もし、あの時、ゲロゲロがいなかったら……。
「安心してください。探索は一人で行うわけではありませんし、その為のトレジャーギルドです。町に着いたら、ギルドに行ってトレジャー登録をしてください。もしよろしければ、我々のパーティに入っていただけると助かります。今回、ほとんどのメンバーを失いましたので……。」
男は沈痛な表情をして、リーチュンを勧誘する。
その姿は、仲間が死んだにも関わらず、直ぐに違う仲間をスカウトしている自分に対し、罪悪感を感じているようだった。
しかし、リーチュンは早速パーティメンバーが見つかった事に喜ぶ。
その男が、何を考えてそんな表情をしているかなど、リーチュンに気付くはずもなかったのだ。
「ほんと!? やったーー! じゃあよろしくね、ところで、アンタの名前は何ていうの?」
「私は、ズラーです。今、御者を務めているものがヤッキーで、このレンジャーの子は、ロンジョと言います。全員、子供の頃からの腐れ縁で、今回は運よく、我々だけが生き残ることができました。」
ロンジョ、ヤッキー、ズラー
リーチュンは頭の中で、その名前を一度繰り返してみるが、直ぐに覚えられそうもない。
「へぇー。
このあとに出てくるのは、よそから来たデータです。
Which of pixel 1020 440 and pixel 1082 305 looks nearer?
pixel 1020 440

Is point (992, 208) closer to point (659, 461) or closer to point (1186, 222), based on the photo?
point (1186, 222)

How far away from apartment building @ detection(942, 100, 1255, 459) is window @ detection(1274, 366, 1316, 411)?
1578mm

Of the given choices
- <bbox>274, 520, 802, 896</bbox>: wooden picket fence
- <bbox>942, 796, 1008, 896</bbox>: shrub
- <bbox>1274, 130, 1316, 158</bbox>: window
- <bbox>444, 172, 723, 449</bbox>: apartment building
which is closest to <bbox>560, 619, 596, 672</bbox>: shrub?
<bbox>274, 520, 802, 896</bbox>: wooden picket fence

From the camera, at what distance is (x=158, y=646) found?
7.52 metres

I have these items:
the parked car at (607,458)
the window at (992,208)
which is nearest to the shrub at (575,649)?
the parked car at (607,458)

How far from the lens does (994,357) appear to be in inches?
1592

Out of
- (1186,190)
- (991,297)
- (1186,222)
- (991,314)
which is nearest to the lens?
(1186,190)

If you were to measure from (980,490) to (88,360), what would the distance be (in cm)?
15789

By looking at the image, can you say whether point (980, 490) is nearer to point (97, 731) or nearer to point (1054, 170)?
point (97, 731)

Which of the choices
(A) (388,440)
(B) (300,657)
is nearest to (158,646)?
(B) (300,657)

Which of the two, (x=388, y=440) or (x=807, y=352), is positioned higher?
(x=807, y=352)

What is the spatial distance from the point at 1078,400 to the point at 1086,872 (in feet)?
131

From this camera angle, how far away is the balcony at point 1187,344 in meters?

アタイ、名前覚えるの下手だから間違ったらごめんね。みんな幼馴染なんだぁ、年はいくつなの?」
「私達は、今年で26歳になります。今回のピラミッドで一発当てて……ロンジョにプロポーズする予定でしたが……。」
「えぇ!! そういう関係なの? もしかして三角関係?」
思わぬコイバナに目を光らせるリーチュン。
いつでも乙女の好きな話題は、コイバナである。
「えぇ……まぁ……はい。ですが、それはいいとして、リーチュン様は、なぜピラミッドを攻略したいのですか?」
「様はいらないよ! リーチュンって呼んで! うんっとねぇ~、なんだろ。欲しいものを探してる感じかな!」
試練の為に、宝を探しているとは言わない。
なぜならば、一から説明するのが面倒だったからである。
故に、リーチュンは簡単に説明した。
シロマやイーゼがいれば、代わりにうまく話をしてくれるのであるが、残念ながらここにはいない。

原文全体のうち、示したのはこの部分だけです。